What is required
Examine the material below. Gather every line in which the string "Casa" appears.

Records for this exercise
::::::::::
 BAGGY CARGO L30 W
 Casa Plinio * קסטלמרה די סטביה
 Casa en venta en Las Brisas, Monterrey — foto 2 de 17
::::::::::
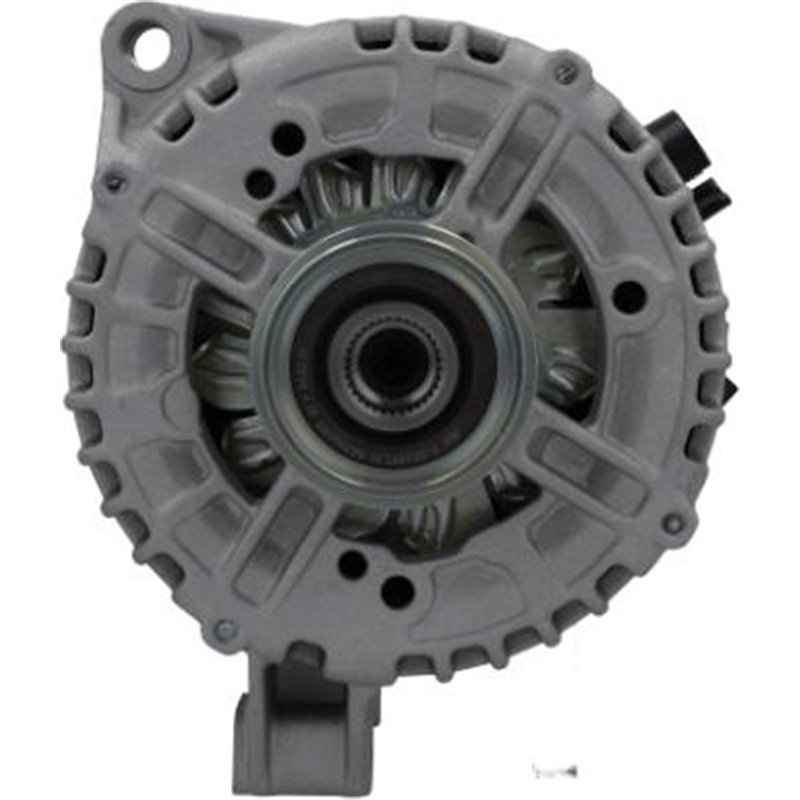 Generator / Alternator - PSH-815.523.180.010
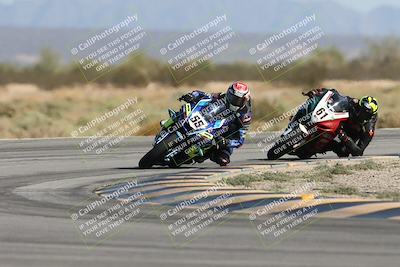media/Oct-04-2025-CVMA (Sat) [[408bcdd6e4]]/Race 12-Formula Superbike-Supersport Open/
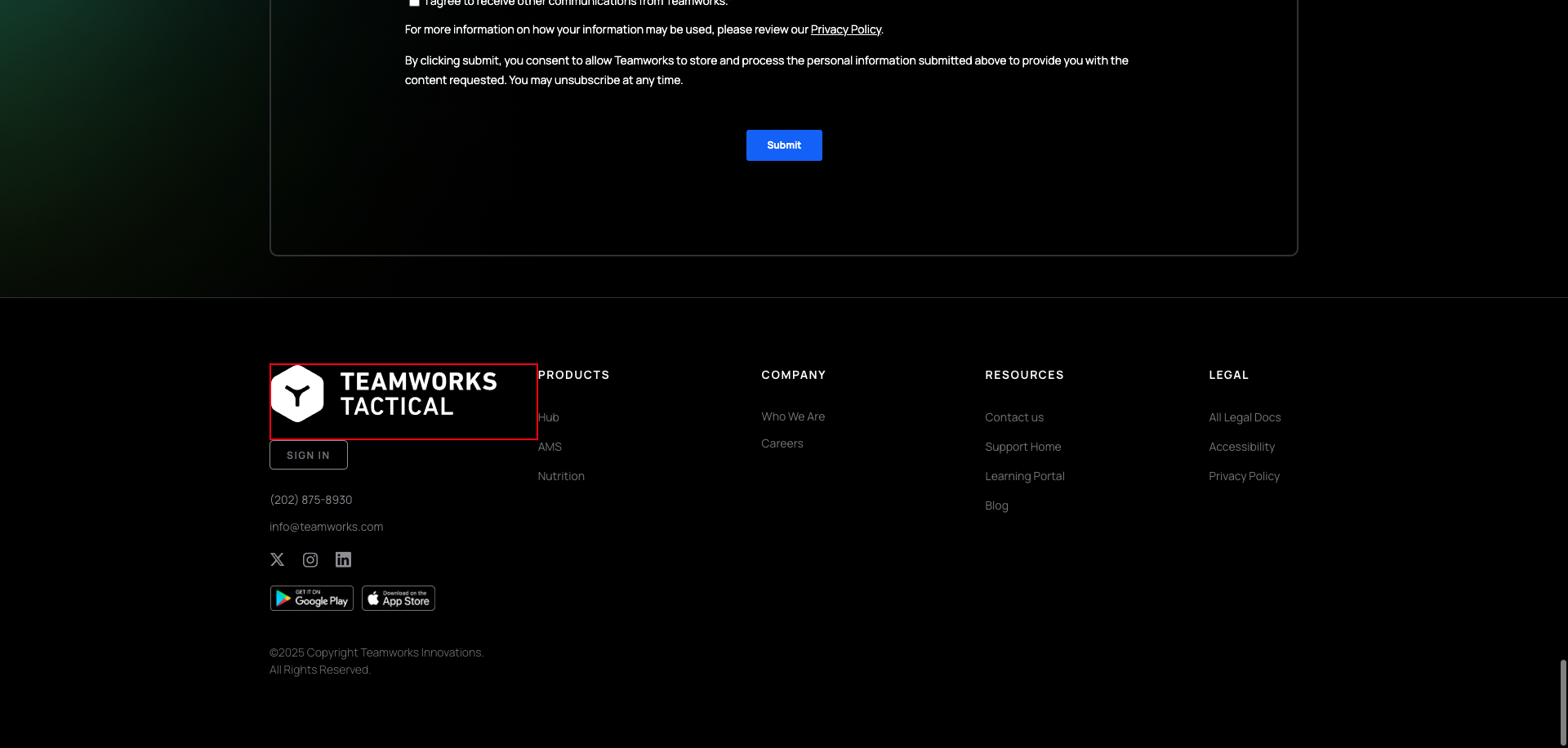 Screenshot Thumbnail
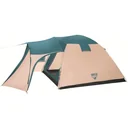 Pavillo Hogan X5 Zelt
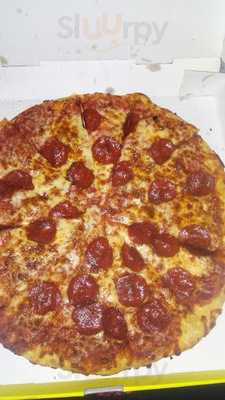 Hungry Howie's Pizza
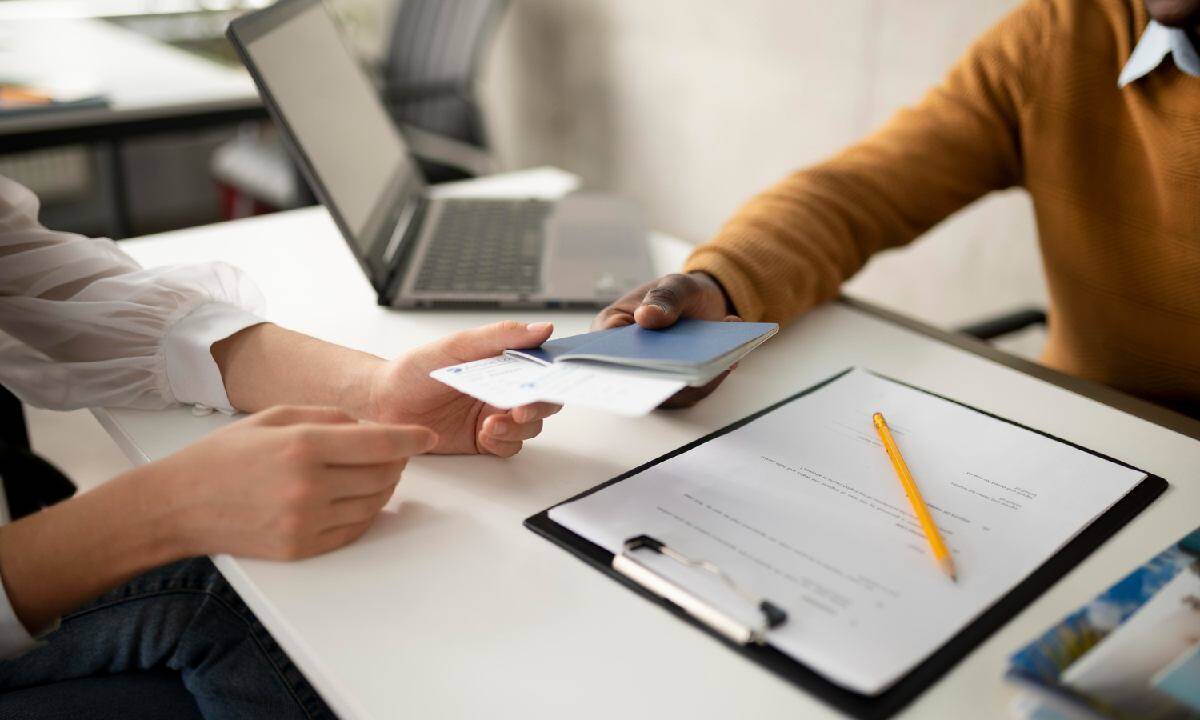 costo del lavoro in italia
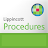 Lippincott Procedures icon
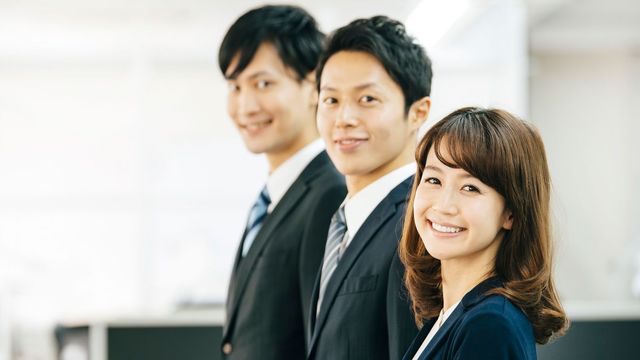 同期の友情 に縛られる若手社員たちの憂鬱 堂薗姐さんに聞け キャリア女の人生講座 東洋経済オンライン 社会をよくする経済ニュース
::::::::::
Solution for this task
 Casa Plinio * קסטלמרה די סטביה
 Casa en venta en Las Brisas, Monterrey — foto 2 de 17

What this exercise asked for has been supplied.